We no longer instinctually go to retrieve the answers to questions from our own memory stores, but rather from the external memory bank that is Google/the internet. This concept of external, or transactive memory has been around well before the invention of the internet. A combination of memory stores can be shared by multiple individuals in contexts such as among a family, or between business partners. Is this really so bad? If adults have to look up the answers to basic multiplication problems, do they now have space in their memory to fill with abstract concepts?

We naturally put things into folders, categorizing them for later use.

A study done by Sparrow et. al shows that if participants are told in an experiment that they will have access to the information they are told to learn, later on, they are less likely to remember it. However, if participants are told it will be erased, and therefore inaccessible, they tend to better commit that information to their memory. Additionally, when participants are allowed to put information into categories, they are better equipped to accurately remember where facts have been placed. We might be bad at remembering information, but at least we know where to find it. This concept of being able to locate needed information shows that our searching skills far outweigh our thinking skills.


I find that the Google Effect is helpful in my everyday life, as well as in most academic situations. Any question I have at any time of day can be answered with internet access. There are limitations, however. For example, taking a test requires knowledge to be committed to memory. Or not being able to search the internet could be as simple as not having cell phone service. At this point, the internet is doing more good than harm, keeping us up to date and informed on almost every situation.

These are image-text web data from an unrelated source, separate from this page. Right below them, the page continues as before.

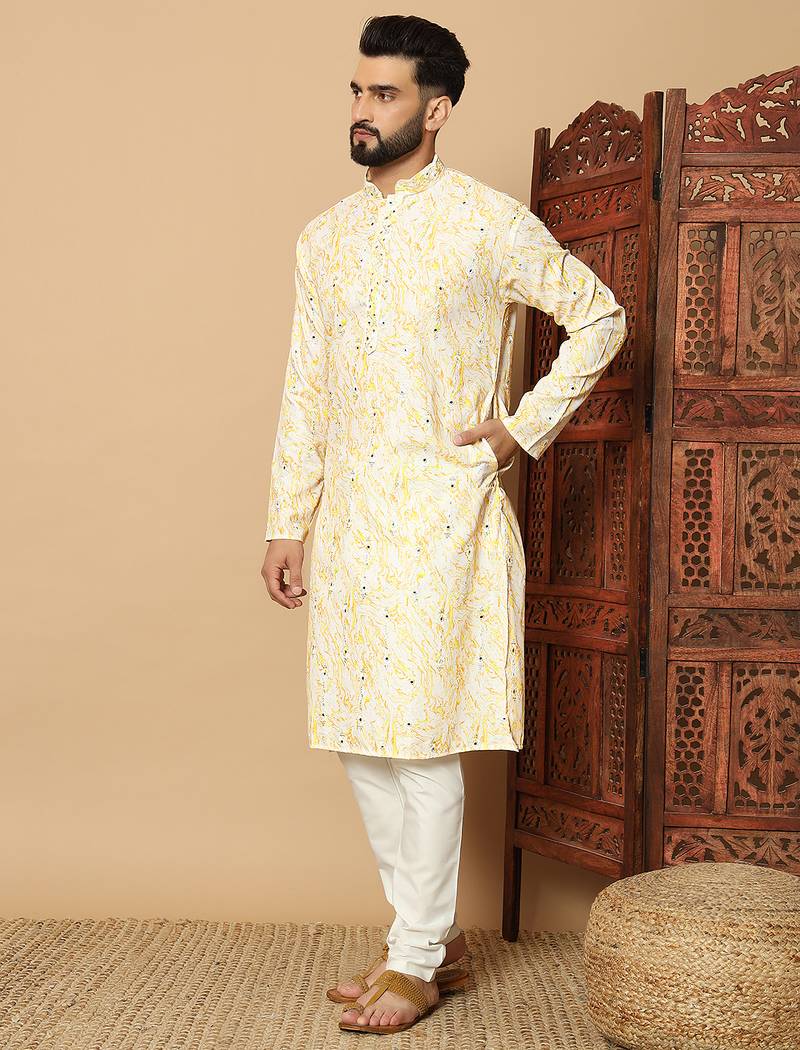 Yellow abstract printed linen cotton band collar kurta pajama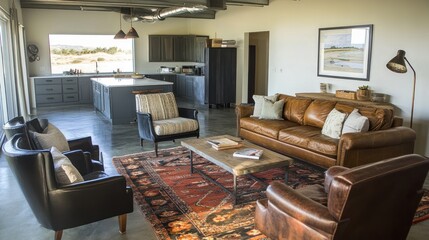 Stylish Open-concept Living Room Interior with Leather Furniture and Kitchen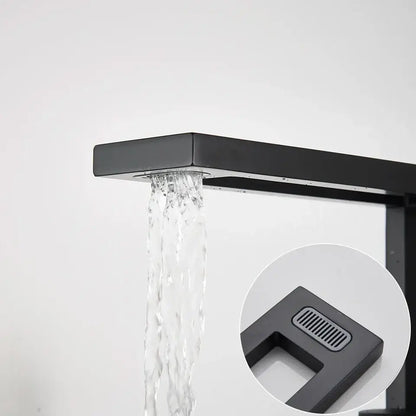 Modern matte black basin faucet with waterfall spout and rectangular design for decorbites black basin faucet use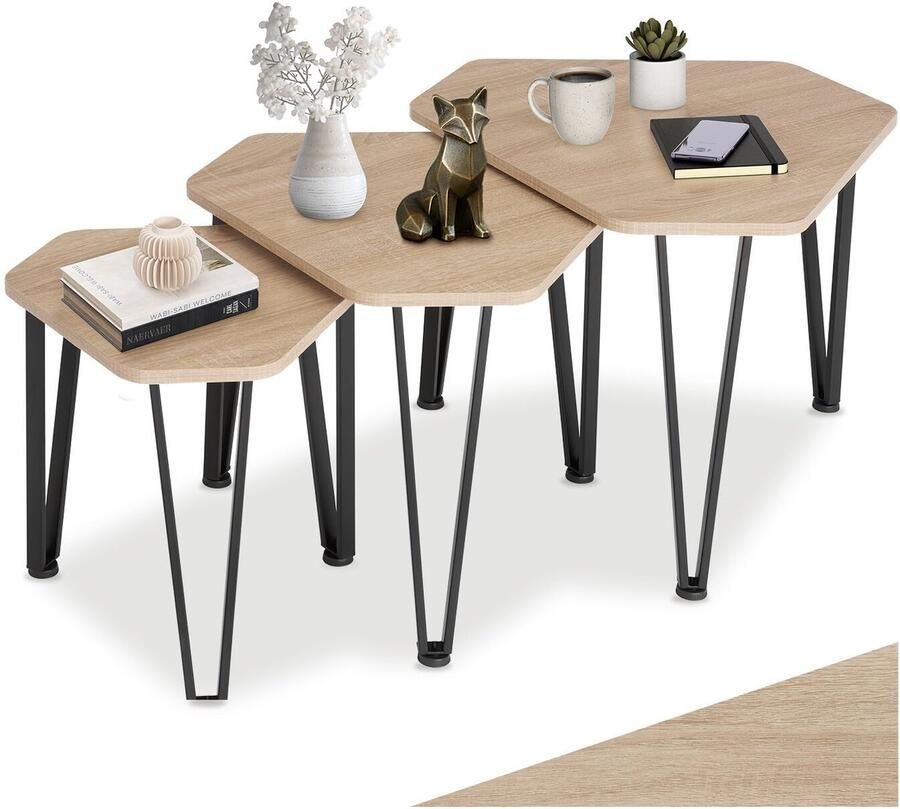 Tectake Set van 3 Bijzettafels – Zeshoekige Salontafel in 3 Maten Industriële Stijl Houten Bijzettafels Ruimtebesparend Stapelbaar Zwart Metalen Frame – Licht Sonoma Eiken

As a personal victim of the Google Effect, I don’t think it as bad some make it out to be. There is so much available information in the environment that I certainly don’t have the time or mental capacity to remember it all. We have the mindset of outsourcing knowledge to search engines, rather than taking the time to learn it (Bohannon 2011). Why should we have to remember something if it is so easily accessible through the internet?  This question will continue to plague us as our access to information expands in the years to come. Will we get to the point where we don’t need to encode anything to memory? It’s hard to tell right now, but maybe a Google search could clear that up. 



Bohannon, J. (2011). Searching for the Google Effect on People’s Memory. Science, 333(6040), 277. doi: 10.1126/science.333.6040.277

Heersmink, R. (2016). The Internet, Cognitive Enhancement, and the Values of Cognition. Minds & Machines, 26(4), 389-407. doi:10.1007/s11023-016-9404-3

Sparrow, B., Lie, J., & Wegner, D. M. (2011). Google Effects on Memory: Cognitive Consequences of Having Information at Our Fingertips. Science, 333(6043), 776-778. doi: 10.1126/science.1207745


Image 1: https://goo.gl/images/GwJnQa

Image 2: https://goo.gl/images/aWF2aQ

Image 3: https://goo.gl/images/qbZPgc

  1. nganto20
    May 7th, 2018 at 19:21 | #1

    The Google effect is clearly extremely relevant in today’s society when we almost always have access to the internet. It seems like the effect, as mentioned in the post, stems from a problem in the encoding process of memory–because we know that we can later have access to the new information, we will not make an effort to encode that information. But I wonder how this has changed since the invention of internet searching. When people learned new information that they wouldn’t have access to later, would they actually remember it better? That is, would they encode it differently than we now encode googled information? If they need to remember something then, yes, their encoding would be more effortful. But because forgetting still existed, not everything encoded would be accessible/available. Because of this, I would say that a search engine like Google is a positive thing. We just have to be aware that unless information is properly encoded, we are not really learning.